▶ [Supplied text]:

▼▼▼

3. From the museum at the Metropolitan Police Heritage Centre UK:
"From 1862, copies of photographs of criminals taken by prison governors were sent to Scotland yard, and formed a "Rogues Gallery". In 1864 the first murder on the railway occurred when a bank clerk named Briggs was killed. The suspect Muller escaped the country by sailing boat, but was eventually caught by detectives on a steamship. On 20th June 1869 the Home Secretary gave authority for the creation of a detective department. The tipstaves issued to plain clothes officers from 1867 were re-issued in 1870 engraved "Metropolitan Police officer in plain clothes".

4. Australian collections.



Extant examples of Thomas J. Nevin’s photographs taken in the 1870s of Tasmanian prisoners – or “convicts”, the archaic term used in Tasmanian tourism discourse up to the present – number more than 300 in Australian public collections. Thomas J. Nevin was a government contractor for the Lands and Survey from 1868, commissioned by his family solicitor, Attorney-General W.R. Giblin, who extended the contract to photograph prisoners for the colonial administration of Tasmania in early 1872, less than a year after the government of NSW authorised the Inspector of Prisons, Harold McLean, to commence the photographing of all prisoners convicted in the NSW Superior Courts. The colony of New South Wales had already introduced the practice of photographing prisoners twice, firstly on entry to prison and secondly near the end of their term of incarceration by January 1872 when this report was published in the Sydney Morning Herald. The purpose of the visit to the Port Arthur prison by Sir John O'Shanassy, former Premier of Victoria, and Howard Spensley, Solicitor-General of Victoria with photographer Thomas Nevin and the Tasmanian Attorney-General the Hon. W. R. Giblin on 1st February 1872 in the company of visiting British author Anthony Trollope, was to establish a similar system for processing prisoners through the central Municipal Police Office, Hobart Town Hall on their relocation from the dilapidated and dysfunctional Port Arthur prison to the Hobart Gaol in Campbell St. The few remaining prisoners at Port Arthur were returned to Hobart from mid-1873 to early 1874. Some were photographed by Nevin at Port Arthur, but the majority were photographed by Nevin on arrival in Hobart.

▲▲▲

▶ [Source material]:
▼▼▼

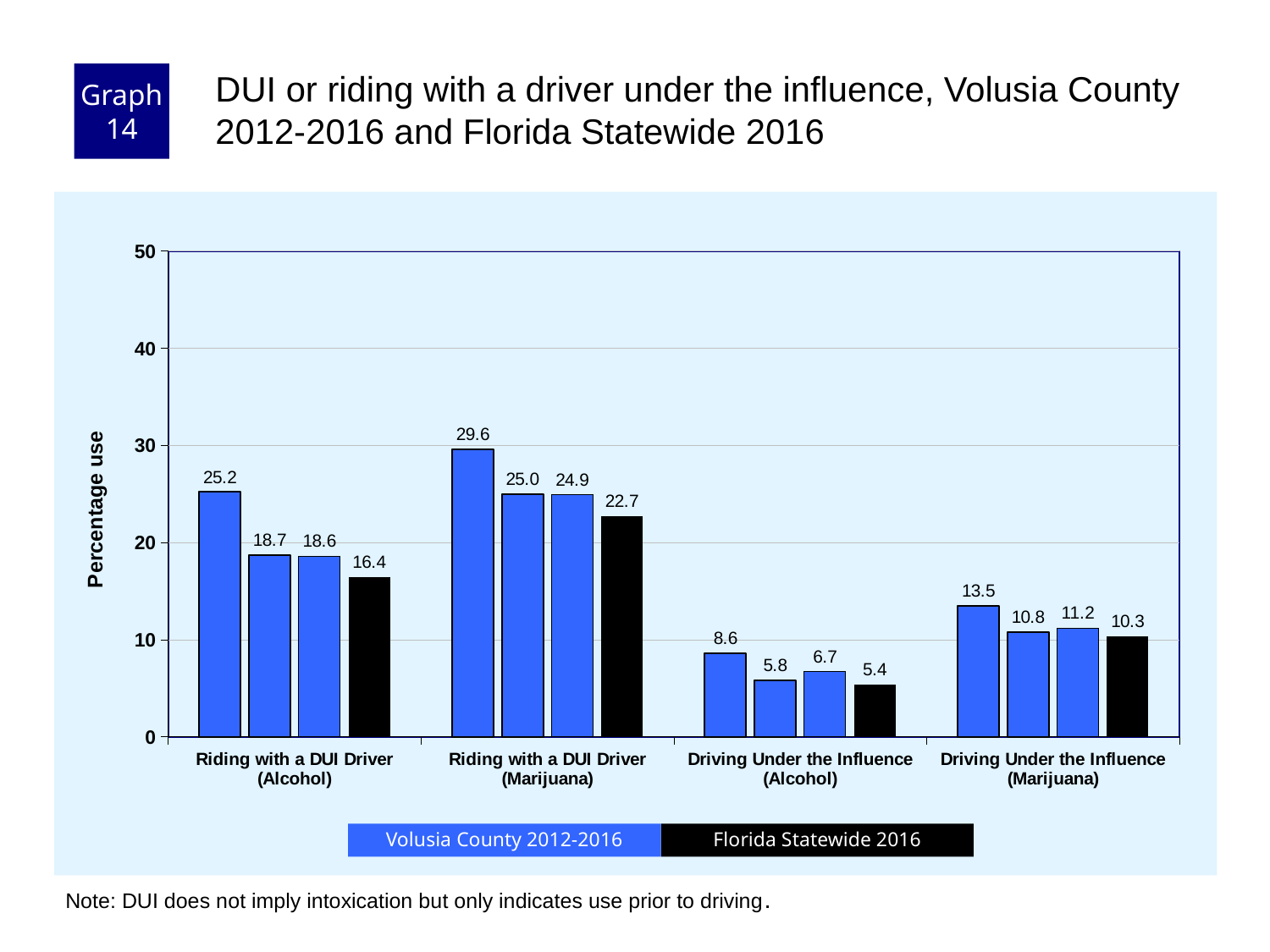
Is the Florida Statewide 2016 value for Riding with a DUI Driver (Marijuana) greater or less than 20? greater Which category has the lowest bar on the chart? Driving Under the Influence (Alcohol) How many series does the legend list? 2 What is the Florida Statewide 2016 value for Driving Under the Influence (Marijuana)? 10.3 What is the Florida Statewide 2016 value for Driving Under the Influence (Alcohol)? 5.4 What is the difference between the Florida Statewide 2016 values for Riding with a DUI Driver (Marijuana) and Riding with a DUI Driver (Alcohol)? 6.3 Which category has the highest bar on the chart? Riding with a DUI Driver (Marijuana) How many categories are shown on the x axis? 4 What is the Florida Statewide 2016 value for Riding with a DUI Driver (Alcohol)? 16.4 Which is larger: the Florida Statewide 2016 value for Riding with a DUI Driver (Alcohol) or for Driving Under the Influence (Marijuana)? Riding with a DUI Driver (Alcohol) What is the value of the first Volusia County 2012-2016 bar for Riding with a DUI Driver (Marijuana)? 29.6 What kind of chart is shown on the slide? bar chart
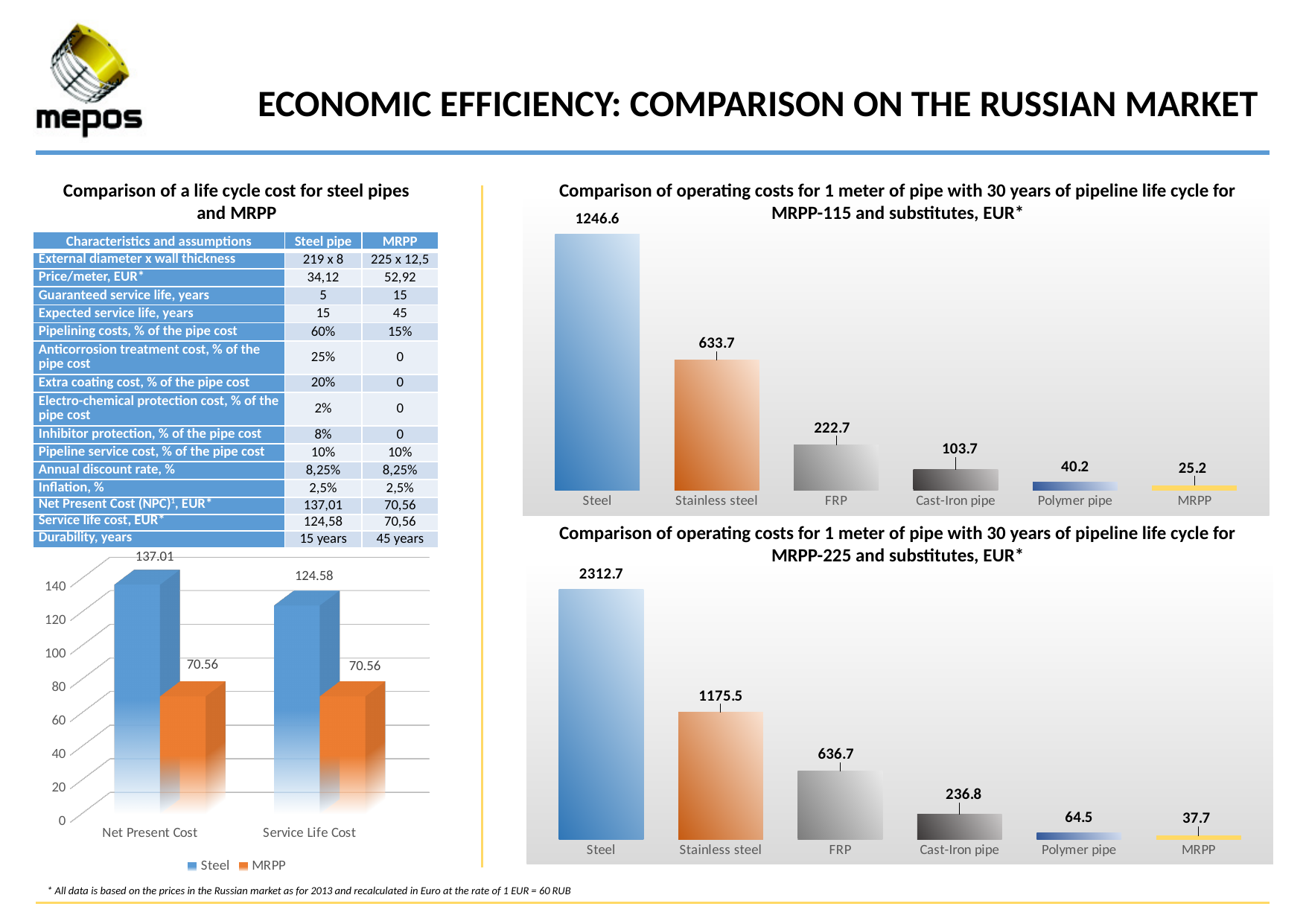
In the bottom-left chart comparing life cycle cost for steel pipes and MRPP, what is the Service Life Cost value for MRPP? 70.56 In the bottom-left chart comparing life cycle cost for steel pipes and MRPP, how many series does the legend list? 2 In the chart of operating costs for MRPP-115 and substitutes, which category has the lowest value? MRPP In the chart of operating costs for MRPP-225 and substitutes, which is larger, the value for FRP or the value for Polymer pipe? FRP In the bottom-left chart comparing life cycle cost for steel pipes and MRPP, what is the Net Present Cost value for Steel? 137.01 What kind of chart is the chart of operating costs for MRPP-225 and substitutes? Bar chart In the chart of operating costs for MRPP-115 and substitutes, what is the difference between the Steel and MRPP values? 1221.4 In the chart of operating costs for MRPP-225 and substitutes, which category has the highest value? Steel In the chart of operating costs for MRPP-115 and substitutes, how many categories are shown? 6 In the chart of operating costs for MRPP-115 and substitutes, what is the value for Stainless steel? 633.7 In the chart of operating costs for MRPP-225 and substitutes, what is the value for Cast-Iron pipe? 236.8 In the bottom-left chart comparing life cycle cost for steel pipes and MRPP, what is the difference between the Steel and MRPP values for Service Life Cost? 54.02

▲▲▲

▶ [Task 1]: Please restate the police history text from "3. From the" to "4. Australian collections.", putting "Criminal Gallery" in place of "Rogues Gallery".
▶ [Task 2]: According to the police history text, who was the NSW Inspector of Prisons authorized to begin photographing prisoners?
▶ [Task 3]: List every person named in the police history text.

▶ [Task output 1]:
3. From the museum at the Metropolitan Police Heritage Centre UK:
"From 1862, copies of photographs of criminals taken by prison governors were sent to Scotland yard, and formed a "Criminal Gallery". In 1864 the first murder on the railway occurred when a bank clerk named Briggs was killed. The suspect Muller escaped the country by sailing boat, but was eventually caught by detectives on a steamship. On 20th June 1869 the Home Secretary gave authority for the creation of a detective department. The tipstaves issued to plain clothes officers from 1867 were re-issued in 1870 engraved "Metropolitan Police officer in plain clothes".

4. Australian collections.

▶ [Task output 2]: Harold McLean

▶ [Task output 3]:
Briggs
Muller
Thomas J. Nevin
W.R. Giblin
Harold McLean
Sir John O'Shanassy
Howard Spensley
Anthony Trollope